This sounds awesome!

Good point, I can add a test that that expects flush every 24 hours, then reduce it to 1 hour after this change.

Do you think we could still do something like this, i.e. add a test as a very first commit, which reproduces the old behavior first?

l0rinc changes_requested

andrewtoth force-pushed on Sep 2, 2024

andrewtoth commented at 2:48 pm on September 2, 2024: contributor

add a test as a very first commit, which reproduces the old behavior first?

Yeah, I realize the test commit can’t be cherry-picked cleanly to master. Updated to have the test commit first, and update the test for each change.

andrewtoth force-pushed on Sep 2, 2024

in src/test/chainstate_write_tests.cpp:36 in 1d50f72d16 outdated

31+    // The first periodic flush sets m_last_write and does not flush
32+    chainstate.FlushStateToDisk(state_dummy, FlushStateMode::PERIODIC);
33+    m_node.validation_signals->SyncWithValidationInterfaceQueue();
34+    BOOST_CHECK(!sub->m_did_flush);
35+
36+    // Time to periodically flush is between 50 and 70 minutes

l0rinc commented at 4:17 pm on September 2, 2024:

0    // Time to periodically flush is between 50 and 70 minutes (inclusive)

andrewtoth commented at 2:32 am on September 3, 2024:

Done.

* Your objective:
In the code review thread, why was the test commit reordered to come first? Rely only on the text for what follows.

Coordinate annotation items:
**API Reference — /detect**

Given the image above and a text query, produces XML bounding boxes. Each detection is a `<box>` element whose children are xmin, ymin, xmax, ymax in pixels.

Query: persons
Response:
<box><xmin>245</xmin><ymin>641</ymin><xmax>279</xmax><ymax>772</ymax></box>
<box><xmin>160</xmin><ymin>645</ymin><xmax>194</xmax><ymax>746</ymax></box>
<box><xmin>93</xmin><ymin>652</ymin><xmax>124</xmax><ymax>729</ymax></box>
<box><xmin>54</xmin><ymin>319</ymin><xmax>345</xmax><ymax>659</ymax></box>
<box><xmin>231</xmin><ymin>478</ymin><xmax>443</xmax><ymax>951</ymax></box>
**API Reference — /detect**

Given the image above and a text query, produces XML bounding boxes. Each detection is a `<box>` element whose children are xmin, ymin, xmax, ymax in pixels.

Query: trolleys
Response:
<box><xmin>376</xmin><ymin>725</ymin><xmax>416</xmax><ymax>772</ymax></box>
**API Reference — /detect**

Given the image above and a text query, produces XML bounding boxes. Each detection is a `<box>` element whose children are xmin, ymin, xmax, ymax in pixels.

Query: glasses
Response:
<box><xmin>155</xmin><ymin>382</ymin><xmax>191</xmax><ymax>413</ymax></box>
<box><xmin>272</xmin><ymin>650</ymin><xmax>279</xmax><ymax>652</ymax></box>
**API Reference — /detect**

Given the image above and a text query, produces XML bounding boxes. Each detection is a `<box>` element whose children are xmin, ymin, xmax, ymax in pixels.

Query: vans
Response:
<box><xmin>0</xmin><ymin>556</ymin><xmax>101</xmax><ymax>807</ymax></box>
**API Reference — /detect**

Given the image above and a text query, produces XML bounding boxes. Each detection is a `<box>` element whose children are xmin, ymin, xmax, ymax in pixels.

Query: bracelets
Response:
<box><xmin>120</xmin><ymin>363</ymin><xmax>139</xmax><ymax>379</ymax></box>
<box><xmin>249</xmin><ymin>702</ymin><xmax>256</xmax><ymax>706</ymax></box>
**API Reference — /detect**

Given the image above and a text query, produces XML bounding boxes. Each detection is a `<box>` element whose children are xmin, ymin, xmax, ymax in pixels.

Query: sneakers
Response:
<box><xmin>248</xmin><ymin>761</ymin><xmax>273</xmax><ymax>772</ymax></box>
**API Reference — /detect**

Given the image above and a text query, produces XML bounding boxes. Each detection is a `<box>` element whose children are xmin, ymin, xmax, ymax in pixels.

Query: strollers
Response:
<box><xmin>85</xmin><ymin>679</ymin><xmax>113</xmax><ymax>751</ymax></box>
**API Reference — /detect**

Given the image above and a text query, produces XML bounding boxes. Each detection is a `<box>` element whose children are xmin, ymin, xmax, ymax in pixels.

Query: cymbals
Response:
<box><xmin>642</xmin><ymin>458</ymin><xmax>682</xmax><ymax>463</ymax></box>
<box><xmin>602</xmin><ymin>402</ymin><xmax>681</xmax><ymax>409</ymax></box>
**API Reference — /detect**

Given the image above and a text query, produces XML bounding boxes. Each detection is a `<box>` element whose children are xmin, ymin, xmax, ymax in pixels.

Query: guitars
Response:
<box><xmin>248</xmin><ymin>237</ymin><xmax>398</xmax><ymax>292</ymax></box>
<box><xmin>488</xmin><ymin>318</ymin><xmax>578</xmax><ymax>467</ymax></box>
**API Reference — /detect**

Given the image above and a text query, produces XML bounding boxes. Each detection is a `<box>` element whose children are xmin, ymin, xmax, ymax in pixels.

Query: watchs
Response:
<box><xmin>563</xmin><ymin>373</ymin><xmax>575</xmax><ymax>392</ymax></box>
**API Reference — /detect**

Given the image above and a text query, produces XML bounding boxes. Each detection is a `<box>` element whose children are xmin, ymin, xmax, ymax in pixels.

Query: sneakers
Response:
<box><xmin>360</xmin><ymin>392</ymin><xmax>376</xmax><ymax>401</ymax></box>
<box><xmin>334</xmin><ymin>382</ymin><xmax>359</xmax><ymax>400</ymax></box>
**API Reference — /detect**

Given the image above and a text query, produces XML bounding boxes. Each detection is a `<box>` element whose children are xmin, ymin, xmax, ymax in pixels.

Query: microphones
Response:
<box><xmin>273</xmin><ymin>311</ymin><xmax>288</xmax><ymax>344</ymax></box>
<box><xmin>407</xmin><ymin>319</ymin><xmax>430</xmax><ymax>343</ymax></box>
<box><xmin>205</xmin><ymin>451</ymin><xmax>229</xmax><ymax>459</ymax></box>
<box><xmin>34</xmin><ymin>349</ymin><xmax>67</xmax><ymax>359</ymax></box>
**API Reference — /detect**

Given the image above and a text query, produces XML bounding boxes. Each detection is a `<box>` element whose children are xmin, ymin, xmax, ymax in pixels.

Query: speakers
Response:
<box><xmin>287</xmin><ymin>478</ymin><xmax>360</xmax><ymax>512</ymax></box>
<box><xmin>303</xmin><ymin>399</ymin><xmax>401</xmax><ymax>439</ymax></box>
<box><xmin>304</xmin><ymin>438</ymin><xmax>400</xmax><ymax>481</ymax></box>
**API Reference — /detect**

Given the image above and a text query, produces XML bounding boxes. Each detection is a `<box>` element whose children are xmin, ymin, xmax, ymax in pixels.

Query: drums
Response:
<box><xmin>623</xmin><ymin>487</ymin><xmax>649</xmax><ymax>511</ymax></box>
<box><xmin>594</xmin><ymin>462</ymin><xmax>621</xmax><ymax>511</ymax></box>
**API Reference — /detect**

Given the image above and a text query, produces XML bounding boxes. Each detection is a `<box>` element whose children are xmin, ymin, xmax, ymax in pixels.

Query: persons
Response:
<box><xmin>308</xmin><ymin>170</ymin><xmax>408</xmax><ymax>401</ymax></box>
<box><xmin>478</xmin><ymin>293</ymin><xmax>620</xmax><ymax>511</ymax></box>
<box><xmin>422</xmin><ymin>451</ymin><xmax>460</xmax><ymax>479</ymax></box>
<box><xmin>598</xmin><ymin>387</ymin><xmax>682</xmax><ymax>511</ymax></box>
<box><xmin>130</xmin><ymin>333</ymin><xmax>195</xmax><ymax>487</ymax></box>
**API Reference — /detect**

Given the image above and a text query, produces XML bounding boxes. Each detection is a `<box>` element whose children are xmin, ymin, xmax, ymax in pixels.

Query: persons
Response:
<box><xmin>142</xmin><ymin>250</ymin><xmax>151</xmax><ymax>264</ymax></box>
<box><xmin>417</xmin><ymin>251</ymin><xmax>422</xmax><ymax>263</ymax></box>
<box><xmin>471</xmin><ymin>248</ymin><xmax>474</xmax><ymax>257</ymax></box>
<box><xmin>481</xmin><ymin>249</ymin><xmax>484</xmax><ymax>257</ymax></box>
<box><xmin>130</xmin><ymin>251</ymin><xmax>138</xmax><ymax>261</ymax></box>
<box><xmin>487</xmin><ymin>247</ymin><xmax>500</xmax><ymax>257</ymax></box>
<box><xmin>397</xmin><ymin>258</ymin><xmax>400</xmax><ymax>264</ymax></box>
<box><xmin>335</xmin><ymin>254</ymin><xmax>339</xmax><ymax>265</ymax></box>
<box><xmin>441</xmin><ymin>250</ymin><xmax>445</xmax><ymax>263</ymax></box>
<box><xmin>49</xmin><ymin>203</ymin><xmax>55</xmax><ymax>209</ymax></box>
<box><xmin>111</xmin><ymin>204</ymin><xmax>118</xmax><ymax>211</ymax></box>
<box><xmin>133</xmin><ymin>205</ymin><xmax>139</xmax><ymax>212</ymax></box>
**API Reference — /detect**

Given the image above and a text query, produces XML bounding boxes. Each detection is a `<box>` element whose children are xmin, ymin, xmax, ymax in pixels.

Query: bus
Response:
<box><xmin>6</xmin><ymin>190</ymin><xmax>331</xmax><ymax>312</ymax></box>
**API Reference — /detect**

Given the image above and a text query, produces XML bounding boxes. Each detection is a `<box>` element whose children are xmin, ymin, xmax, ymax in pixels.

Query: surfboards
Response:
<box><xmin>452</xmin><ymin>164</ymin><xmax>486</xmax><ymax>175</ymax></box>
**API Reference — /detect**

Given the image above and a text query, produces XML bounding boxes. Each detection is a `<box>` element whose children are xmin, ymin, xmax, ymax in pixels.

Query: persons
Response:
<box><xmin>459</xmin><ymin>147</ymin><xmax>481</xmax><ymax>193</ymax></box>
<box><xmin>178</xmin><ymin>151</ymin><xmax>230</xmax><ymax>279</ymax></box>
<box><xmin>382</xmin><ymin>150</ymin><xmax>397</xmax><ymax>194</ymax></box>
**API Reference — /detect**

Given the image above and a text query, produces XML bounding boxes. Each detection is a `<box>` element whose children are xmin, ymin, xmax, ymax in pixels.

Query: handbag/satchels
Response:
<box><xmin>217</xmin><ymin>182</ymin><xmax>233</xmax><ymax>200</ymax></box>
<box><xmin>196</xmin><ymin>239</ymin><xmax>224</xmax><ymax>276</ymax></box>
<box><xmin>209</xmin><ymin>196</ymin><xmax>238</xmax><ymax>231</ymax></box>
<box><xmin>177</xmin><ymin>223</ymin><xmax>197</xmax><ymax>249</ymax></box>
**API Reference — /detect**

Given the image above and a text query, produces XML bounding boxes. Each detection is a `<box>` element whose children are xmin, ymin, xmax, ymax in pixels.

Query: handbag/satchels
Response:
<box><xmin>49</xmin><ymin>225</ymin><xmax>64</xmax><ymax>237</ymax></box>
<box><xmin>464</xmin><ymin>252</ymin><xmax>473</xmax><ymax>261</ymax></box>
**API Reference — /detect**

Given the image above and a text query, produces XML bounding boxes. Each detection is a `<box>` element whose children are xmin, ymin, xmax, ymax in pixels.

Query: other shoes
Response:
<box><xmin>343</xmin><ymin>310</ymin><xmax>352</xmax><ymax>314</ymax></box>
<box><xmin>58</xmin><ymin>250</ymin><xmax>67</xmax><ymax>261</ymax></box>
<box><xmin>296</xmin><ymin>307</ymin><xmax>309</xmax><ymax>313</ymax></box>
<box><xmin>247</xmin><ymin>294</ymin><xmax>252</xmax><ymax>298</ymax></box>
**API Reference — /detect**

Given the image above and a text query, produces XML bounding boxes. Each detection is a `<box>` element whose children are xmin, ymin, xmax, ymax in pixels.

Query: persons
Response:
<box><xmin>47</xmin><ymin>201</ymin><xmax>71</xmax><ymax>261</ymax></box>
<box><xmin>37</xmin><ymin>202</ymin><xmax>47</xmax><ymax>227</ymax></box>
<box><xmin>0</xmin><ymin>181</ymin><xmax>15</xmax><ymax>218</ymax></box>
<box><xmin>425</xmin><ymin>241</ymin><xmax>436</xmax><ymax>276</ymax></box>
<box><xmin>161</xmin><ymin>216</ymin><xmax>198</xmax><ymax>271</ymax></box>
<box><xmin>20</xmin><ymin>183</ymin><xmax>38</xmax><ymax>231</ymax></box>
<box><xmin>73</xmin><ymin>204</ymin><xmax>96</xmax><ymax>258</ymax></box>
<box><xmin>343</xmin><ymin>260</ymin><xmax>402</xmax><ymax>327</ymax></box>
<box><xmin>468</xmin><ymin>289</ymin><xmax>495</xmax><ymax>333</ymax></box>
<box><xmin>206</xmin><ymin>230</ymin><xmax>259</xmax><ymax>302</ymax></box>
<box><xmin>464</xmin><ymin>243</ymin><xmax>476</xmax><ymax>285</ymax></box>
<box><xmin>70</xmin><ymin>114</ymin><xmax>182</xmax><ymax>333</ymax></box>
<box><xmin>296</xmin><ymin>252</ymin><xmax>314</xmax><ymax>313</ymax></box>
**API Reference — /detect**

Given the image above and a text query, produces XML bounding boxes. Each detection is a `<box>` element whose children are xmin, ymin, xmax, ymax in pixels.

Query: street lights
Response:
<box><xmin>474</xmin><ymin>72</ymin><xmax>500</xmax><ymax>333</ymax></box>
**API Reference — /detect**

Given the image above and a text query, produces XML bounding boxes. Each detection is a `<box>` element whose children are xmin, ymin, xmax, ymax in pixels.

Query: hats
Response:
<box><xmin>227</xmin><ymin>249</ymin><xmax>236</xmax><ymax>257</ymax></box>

* Task result:
andrewtoth realized the test commit could not be cherry-picked cleanly to master. The commits were therefore rearranged so the test commit comes first, with the test updated alongside each later change, as l0rinc had suggested.